The 7-2 decision sends the case back to Colorado with firm instructions to give Jack Phillips, the Christian baker, a fair hearing.
But the ruling does not establish a First Amendment right to refuse services to same-sex couples, as Mr. Phillips and his conservative backers had hoped.
Instead it suggests a road map for states such as Colorado, which have public accommodation laws, to use in evaluating cases like this one that pit First Amendment religious rights against anti-discrimination protections.
Justice Anthony M. Kennedy, writing the lead opinion in the case, said states can require people to serve all customers equally regardless of sexual orientation, as long as they justify it through law and not through animus toward religion.
“The delicate question of when the free exercise of his religion must yield to an otherwise valid exercise of state power needed to be determined in an adjudication in which religious hostility on the part of the state itself would not be a factor in the balance the state sought to reach,” Justice Kennedy wrote.
“That requirement, however, was not met here,” he continued. “When the Colorado Civil Rights Commission considered this case, it did not do so with the religious neutrality that the Constitution requires.”
The ruling also seemed to set limits on how far states can go in forcing non-discrimination. Justice Kennedy said a priest or minister cannot be forced to perform a marriage or ceremony his faith would not sanction.
“When it comes to weddings, it can be assumed that a member of the clergy who objects to gay marriage on moral and religious grounds could not be compelled to perform the ceremony without denial of his or her right to the free exercise of religion.
This refusal would be well understood in our constitutional order as an exercise of religion, an exercise that gay persons could recognize and accept without serious diminishment to their own dignity and worth,” he said.
But he said there will be limits, and it will be up to future cases to test where the lines are drawn.
Mr. Phillips refused to bake a wedding cake for Dave Mullins and Charlie Craig in 2012, before same-sex marriage was legal in Colorado and before the Supreme Court’s 2015 opinion establishing a national right to same-sex marriage.
Mr. Phillips had argued as a Christian, he could not be forced to create a custom wedding cake for a homosexual couple, citing his First Amendment rights, though he said he offered to sell one of his standard cakes to them.
Colorado said his refusal broke the state’s public accommodation law prohibiting businesses from refusing service to anyone based on religion, race, sexual orientation and national origin.
During proceedings before the state’s civil rights commission one commissioner complained that freedom of religion had been used to “justify all kinds of discrimination throughout history, whether it be slavery, whether it be the Holocaust.” The commissioner called Mr.

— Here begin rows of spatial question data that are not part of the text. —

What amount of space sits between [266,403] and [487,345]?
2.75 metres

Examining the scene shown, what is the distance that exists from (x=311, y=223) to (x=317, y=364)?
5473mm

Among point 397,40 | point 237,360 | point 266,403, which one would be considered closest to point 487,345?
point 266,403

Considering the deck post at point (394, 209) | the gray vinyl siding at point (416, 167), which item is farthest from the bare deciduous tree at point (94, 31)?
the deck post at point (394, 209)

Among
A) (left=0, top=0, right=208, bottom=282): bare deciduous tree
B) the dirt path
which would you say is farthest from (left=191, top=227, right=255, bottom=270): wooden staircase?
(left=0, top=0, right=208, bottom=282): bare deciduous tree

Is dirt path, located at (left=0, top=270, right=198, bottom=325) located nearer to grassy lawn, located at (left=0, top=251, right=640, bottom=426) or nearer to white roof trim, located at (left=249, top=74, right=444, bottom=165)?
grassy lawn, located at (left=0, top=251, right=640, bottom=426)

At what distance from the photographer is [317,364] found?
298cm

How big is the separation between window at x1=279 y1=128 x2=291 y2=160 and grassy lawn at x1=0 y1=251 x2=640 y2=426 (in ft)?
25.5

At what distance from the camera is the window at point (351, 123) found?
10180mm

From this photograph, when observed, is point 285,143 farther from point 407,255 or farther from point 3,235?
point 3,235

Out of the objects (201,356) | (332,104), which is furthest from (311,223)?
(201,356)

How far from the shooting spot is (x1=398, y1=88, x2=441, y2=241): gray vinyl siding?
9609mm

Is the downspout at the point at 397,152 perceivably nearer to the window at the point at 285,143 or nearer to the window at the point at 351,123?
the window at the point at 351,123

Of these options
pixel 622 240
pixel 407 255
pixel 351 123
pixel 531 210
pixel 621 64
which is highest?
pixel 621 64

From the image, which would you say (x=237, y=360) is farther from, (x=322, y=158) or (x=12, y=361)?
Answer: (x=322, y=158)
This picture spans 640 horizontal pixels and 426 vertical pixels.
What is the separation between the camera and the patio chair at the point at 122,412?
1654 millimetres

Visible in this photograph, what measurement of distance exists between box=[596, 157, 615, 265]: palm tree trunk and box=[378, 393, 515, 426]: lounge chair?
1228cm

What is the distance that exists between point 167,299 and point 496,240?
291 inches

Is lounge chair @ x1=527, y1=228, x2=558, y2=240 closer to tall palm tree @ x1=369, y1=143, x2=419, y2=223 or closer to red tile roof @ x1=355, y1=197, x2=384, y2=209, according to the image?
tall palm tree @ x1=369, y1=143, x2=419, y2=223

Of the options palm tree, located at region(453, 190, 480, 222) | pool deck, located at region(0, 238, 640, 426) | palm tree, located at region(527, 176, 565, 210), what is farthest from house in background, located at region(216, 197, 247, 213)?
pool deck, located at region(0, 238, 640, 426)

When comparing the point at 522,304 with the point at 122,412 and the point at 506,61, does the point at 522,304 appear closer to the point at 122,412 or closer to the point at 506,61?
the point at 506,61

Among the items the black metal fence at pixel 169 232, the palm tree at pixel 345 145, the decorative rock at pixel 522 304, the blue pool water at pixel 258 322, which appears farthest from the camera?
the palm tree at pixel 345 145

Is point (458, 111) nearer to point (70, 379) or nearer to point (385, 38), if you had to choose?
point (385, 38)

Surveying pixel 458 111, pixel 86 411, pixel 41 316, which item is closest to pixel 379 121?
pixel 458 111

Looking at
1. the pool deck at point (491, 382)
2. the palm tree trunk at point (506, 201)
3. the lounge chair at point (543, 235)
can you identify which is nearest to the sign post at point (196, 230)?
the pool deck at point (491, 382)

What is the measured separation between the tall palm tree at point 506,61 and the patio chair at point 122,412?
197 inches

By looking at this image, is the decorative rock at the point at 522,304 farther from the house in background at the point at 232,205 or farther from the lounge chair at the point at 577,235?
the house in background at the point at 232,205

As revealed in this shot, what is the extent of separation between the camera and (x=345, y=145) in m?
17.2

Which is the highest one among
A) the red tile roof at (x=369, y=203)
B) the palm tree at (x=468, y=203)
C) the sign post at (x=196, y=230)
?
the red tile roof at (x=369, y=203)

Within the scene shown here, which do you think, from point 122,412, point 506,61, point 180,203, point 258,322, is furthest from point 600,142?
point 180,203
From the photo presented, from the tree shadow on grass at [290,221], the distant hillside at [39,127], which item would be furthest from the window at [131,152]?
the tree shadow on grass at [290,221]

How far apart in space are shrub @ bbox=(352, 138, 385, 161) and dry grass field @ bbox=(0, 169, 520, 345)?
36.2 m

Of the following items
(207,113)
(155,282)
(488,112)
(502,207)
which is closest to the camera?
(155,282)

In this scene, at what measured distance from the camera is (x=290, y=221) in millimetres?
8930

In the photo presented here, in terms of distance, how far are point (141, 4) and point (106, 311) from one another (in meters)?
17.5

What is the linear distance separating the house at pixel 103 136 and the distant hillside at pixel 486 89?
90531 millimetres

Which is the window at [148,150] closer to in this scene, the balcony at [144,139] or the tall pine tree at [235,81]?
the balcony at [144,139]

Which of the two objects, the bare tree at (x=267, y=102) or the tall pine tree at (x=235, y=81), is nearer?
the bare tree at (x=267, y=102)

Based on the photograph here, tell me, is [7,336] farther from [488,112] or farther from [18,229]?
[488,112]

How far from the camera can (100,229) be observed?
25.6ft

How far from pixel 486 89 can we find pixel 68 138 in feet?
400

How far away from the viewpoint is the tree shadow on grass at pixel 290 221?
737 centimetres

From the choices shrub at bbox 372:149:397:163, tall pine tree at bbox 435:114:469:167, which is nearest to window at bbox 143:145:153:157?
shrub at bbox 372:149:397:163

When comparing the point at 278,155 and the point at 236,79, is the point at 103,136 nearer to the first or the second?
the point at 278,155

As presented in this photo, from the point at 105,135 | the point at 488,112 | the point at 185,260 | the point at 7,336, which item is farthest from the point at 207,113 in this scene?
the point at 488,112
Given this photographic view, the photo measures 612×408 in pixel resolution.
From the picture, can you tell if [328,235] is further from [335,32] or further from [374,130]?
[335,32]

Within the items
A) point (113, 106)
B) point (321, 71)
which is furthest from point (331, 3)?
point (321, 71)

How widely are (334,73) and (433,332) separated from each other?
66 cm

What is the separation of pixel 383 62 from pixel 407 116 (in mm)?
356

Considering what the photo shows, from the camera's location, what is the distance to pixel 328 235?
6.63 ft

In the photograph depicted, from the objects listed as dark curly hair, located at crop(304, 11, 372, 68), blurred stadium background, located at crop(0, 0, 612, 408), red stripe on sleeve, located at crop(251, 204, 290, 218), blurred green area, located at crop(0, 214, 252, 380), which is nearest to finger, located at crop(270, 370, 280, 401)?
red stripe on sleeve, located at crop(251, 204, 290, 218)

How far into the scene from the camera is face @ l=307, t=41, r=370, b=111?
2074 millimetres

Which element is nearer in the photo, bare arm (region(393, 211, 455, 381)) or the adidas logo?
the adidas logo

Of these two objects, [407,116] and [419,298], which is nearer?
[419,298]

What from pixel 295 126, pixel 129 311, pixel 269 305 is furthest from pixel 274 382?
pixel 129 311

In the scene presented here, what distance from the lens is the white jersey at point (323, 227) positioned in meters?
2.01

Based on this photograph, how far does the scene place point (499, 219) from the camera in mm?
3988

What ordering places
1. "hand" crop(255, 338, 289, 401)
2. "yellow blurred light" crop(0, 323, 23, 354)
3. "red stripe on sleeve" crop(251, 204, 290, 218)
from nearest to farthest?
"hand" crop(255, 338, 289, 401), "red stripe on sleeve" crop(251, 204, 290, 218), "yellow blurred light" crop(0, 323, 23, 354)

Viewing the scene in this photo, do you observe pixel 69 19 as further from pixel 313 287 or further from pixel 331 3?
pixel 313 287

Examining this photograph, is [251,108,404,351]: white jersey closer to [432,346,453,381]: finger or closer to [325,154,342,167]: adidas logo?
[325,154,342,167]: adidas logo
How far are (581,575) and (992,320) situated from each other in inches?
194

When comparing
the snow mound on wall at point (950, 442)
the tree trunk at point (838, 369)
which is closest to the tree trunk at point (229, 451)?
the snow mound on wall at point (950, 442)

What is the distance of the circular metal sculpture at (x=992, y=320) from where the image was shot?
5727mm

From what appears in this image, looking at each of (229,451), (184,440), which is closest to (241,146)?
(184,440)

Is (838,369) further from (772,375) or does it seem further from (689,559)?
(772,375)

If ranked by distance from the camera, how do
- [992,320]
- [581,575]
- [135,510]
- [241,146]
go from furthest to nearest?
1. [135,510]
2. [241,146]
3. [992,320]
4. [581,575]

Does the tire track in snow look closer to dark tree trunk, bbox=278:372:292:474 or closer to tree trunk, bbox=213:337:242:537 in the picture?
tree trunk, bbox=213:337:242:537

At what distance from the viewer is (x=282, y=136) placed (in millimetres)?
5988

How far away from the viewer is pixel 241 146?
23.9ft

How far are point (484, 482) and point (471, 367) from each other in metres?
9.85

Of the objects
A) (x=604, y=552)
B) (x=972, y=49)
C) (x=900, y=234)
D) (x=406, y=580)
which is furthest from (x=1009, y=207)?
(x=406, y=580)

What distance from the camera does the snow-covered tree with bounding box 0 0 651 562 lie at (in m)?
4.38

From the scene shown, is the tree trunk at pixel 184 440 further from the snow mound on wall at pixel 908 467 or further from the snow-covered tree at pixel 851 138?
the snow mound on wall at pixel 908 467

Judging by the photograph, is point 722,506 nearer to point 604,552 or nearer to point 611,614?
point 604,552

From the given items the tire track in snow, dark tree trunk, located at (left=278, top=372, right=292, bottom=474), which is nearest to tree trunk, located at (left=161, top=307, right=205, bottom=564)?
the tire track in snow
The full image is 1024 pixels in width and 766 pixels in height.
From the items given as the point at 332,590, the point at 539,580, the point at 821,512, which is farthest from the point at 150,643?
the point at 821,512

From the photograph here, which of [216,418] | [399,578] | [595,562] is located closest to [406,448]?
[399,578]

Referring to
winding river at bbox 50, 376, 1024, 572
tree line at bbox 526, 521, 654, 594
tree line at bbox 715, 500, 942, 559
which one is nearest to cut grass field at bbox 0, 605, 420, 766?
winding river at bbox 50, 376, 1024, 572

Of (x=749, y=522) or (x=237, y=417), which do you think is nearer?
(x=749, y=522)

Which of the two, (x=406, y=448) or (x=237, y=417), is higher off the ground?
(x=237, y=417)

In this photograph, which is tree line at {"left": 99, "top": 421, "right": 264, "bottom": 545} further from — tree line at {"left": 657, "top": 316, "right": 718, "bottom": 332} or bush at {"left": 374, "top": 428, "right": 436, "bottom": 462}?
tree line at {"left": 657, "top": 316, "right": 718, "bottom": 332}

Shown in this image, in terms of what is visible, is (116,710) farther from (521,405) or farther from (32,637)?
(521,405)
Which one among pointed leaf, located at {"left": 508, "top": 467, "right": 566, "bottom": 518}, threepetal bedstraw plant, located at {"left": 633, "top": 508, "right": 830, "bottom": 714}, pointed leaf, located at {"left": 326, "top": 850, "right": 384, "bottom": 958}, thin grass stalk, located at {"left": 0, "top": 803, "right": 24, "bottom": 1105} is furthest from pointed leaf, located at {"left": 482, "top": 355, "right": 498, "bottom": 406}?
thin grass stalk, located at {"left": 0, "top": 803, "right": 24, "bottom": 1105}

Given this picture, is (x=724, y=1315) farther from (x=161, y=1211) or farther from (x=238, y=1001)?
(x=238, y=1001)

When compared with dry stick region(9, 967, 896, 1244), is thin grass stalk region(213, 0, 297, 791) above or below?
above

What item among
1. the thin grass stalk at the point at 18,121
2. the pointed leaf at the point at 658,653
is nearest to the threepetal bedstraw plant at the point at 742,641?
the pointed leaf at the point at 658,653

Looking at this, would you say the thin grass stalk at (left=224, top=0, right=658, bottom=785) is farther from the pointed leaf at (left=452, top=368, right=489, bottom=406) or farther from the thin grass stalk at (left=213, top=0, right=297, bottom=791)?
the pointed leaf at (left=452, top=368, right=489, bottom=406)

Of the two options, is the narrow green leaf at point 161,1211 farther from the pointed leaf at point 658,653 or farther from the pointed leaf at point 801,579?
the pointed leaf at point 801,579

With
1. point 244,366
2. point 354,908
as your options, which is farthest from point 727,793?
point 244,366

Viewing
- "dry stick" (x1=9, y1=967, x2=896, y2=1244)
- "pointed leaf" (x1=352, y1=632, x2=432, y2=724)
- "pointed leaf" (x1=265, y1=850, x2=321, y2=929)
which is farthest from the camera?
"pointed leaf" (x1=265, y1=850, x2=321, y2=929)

Phillips‘ beliefs “one of the most despicable pieces of rhetoric.”
Justice Kennedy said those statements undermined the state’s case against Mr. Phillips.
“The Civil Rights Commission’s treatment of his case has some elements of a clear and impermissible hostility toward the sincere religious beliefs that motivated his objection,” Justice Kennedy wrote in the opinion.
Kristen Waggoner, an attorney with Alliance Defending Freedom, which represented Mr. Phillips, said the court was right to condemn that sort of animus toward religion.
“Tolerance and respect for good-faith differences of opinion are essential in a society like ours. This decision makes clear that the government must respect Jack’s beliefs about marriage,” she said.
Justice Ruth Bader Ginsburg dissented, arguing the commission’s actions toward Mr. Phillips did not raise to the level of a violation of the Free Exercise Clause. Justice Sonia Sotomayor joined justice Ginsburg’s reasoning.
Louise Melling, deputy legal director with the American Civil Liberties Union, which represented Mr. Mullins and Mr. Craig, said the court’s decision still upholds the core principle that businesses must be open to all.
“The court reversed the Masterpiece Cakeshop decision based on concerns unique to the case but reaffirmed its longstanding rule that states can prevent the harms of discrimination in the marketplace, including against LGBT people.” Ms. Melling said.
https://www.washingtontimes.com/news/2018/jun/4/scotus-sides-baker-same-sex-wedding-cake-case/?
My comments: We Praise God for this decision by the Court. However, the Court created this Gay Marriage Mess with their evil, validation of Gay Marriage--Against God and His Word. America has No Future, before the Living God, as long as Gay Marriage is Sanctioned by the Government. The Court has forgotten that God Almighty and His Word are Supreme over His Creation.